Devoir de mémoire et anticolonialisme: La bataille de Paoskoto ( Sénégal) devrait être commémorée au niveau national.


’La bataille de Pathé Badiane devrait être commémorée au niveau national parce que pour l’une des rares fois des troupes anti- coloniales africaines avaient vaincu des troupes coloniales françaises’’, a dit l’ historien Ba de la famille Ba à l’occasion de la célébration de cette bataille dirigée par Maba Diakhou Ba.

Le 30 novembre 1865, Il y a plus de 157 ans ans dans la région du Saloum dans le Sud du Senegal , un homme armé de courage, de foi et de moyens militaires très limités avait infligé aux troupes coloniales françaises conduites par le gouverneur Pinet Laprade une sévère défaite dans la commune de Paoskoto plus précisément dans le Pathé Badiane.

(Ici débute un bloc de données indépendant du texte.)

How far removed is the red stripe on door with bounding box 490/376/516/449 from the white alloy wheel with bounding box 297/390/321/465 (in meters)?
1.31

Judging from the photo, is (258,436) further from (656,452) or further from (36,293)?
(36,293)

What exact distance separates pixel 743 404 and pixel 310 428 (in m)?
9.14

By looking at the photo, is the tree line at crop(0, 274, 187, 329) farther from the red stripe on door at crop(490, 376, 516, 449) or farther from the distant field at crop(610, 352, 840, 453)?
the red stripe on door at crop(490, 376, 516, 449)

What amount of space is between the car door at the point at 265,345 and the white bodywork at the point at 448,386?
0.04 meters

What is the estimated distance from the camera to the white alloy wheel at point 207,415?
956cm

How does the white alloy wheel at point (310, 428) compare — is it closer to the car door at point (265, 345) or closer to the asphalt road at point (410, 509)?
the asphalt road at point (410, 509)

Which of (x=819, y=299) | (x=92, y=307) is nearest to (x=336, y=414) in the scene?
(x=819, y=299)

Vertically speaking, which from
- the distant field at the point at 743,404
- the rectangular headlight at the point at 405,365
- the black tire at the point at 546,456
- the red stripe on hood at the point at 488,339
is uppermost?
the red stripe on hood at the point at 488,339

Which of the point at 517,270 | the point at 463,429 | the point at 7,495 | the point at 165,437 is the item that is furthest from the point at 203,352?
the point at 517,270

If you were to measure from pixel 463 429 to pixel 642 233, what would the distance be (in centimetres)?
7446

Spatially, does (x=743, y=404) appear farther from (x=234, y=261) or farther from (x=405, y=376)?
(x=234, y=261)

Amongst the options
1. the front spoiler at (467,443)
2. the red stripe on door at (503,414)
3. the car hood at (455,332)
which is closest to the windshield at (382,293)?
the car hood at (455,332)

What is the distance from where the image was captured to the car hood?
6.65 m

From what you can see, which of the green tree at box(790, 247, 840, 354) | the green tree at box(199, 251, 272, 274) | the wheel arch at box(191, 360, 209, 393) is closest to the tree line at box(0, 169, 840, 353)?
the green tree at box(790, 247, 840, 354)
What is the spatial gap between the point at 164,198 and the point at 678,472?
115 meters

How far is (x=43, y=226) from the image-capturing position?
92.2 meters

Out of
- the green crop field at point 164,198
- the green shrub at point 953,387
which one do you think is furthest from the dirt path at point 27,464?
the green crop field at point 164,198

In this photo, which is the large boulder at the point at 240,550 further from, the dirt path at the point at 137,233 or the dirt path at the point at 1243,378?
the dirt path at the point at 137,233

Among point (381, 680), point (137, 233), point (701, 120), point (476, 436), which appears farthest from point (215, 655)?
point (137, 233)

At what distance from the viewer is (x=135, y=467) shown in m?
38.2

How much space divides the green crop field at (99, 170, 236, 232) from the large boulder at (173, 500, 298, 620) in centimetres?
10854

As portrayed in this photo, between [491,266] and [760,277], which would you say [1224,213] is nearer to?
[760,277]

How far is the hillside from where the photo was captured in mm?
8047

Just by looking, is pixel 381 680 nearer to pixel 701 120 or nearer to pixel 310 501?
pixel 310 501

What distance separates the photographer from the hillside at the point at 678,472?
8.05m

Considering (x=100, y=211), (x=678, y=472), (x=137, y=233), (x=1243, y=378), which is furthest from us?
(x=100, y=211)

Un exploit qui allait rester dans la mémoire des résistants et en travers de la gorge des colons français . Un exploit digne d’être raconté aux générations africaines et qui est malheureusement, sous relaté, comme le montre le Musée des Forces armées de Dakar qui ne lui réserve qu’une place marginale.

Musée des Forces armées, Dakar

Le 30 novembre 1865, après avoir offert l’exil à Lat-Dior et à Alboury, l’Almamy Maba Diakhou Bâ affronte victorieusement les Français à Pathé Badiane.

L’armée française devant combattre Maba Diakhou Bâ est estimée à plus de 7000 hommes répartis entre 2000 chevaliers, 5000 fantassins et 500 cavaliers autochtones. Dans ce dernier lot, on compte des volontaires venant du Walo, du Ndiambour et du Ndiander. Malgré cette forte armée, le colon subira d’énormes pertes.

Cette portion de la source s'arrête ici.